ACTIVITY:
The answer must be an exact copy of the records, with every picture left out.

== TASK INPUTS

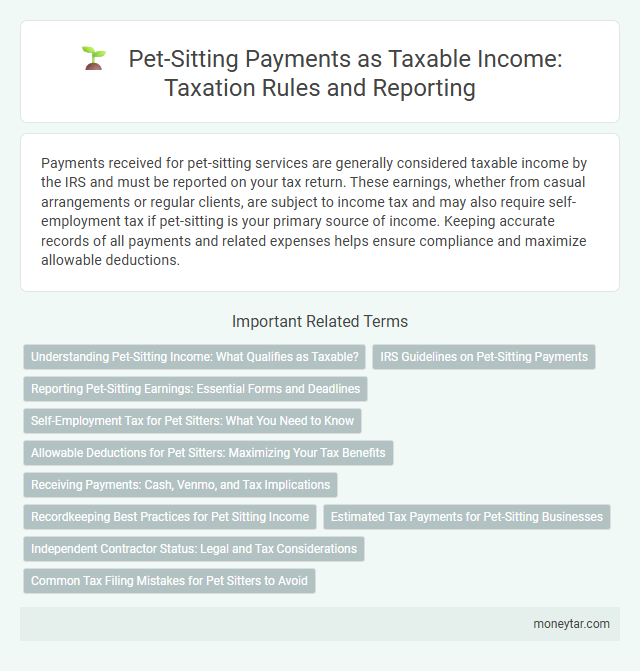 Pet-Sitting Payments as Taxable Income: Taxation Rules and Reporting

Payments received for pet-sitting services are generally considered taxable income by the IRS and must be reported on your tax return. These earnings, whether from casual arrangements or regular clients, are subject to income tax and may also require self-employment tax if pet-sitting is your primary source of income. Keeping accurate records of all payments and related expenses helps ensure compliance and maximize allowable deductions.

Important Related Terms

Understanding Pet-Sitting Income: What Qualifies as Taxable?

IRS Guidelines on Pet-Sitting Payments

Reporting Pet-Sitting Earnings: Essential Forms and Deadlines

Self-Employment Tax for Pet Sitters: What You Need to Know

Allowable Deductions for Pet Sitters: Maximizing Your Tax Benefits

Receiving Payments: Cash, Venmo, and Tax Implications

Recordkeeping Best Practices for Pet Sitting Income

Estimated Tax Payments for Pet-Sitting Businesses

Independent Contractor Status: Legal and Tax Considerations

Common Tax Filing Mistakes for Pet Sitters to Avoid

moneytar.com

====

RESPONSE:
 Pet-Sitting Payments as Taxable Income: Taxation Rules and Reporting

Payments received for pet-sitting services are generally considered taxable income by the IRS and must be reported on your tax return. These earnings, whether from casual arrangements or regular clients, are subject to income tax and may also require self-employment tax if pet-sitting is your primary source of income. Keeping accurate records of all payments and related expenses helps ensure compliance and maximize allowable deductions.

Important Related Terms

Understanding Pet-Sitting Income: What Qualifies as Taxable?

IRS Guidelines on Pet-Sitting Payments

Reporting Pet-Sitting Earnings: Essential Forms and Deadlines

Self-Employment Tax for Pet Sitters: What You Need to Know

Allowable Deductions for Pet Sitters: Maximizing Your Tax Benefits

Receiving Payments: Cash, Venmo, and Tax Implications

Recordkeeping Best Practices for Pet Sitting Income

Estimated Tax Payments for Pet-Sitting Businesses

Independent Contractor Status: Legal and Tax Considerations

Common Tax Filing Mistakes for Pet Sitters to Avoid

moneytar.com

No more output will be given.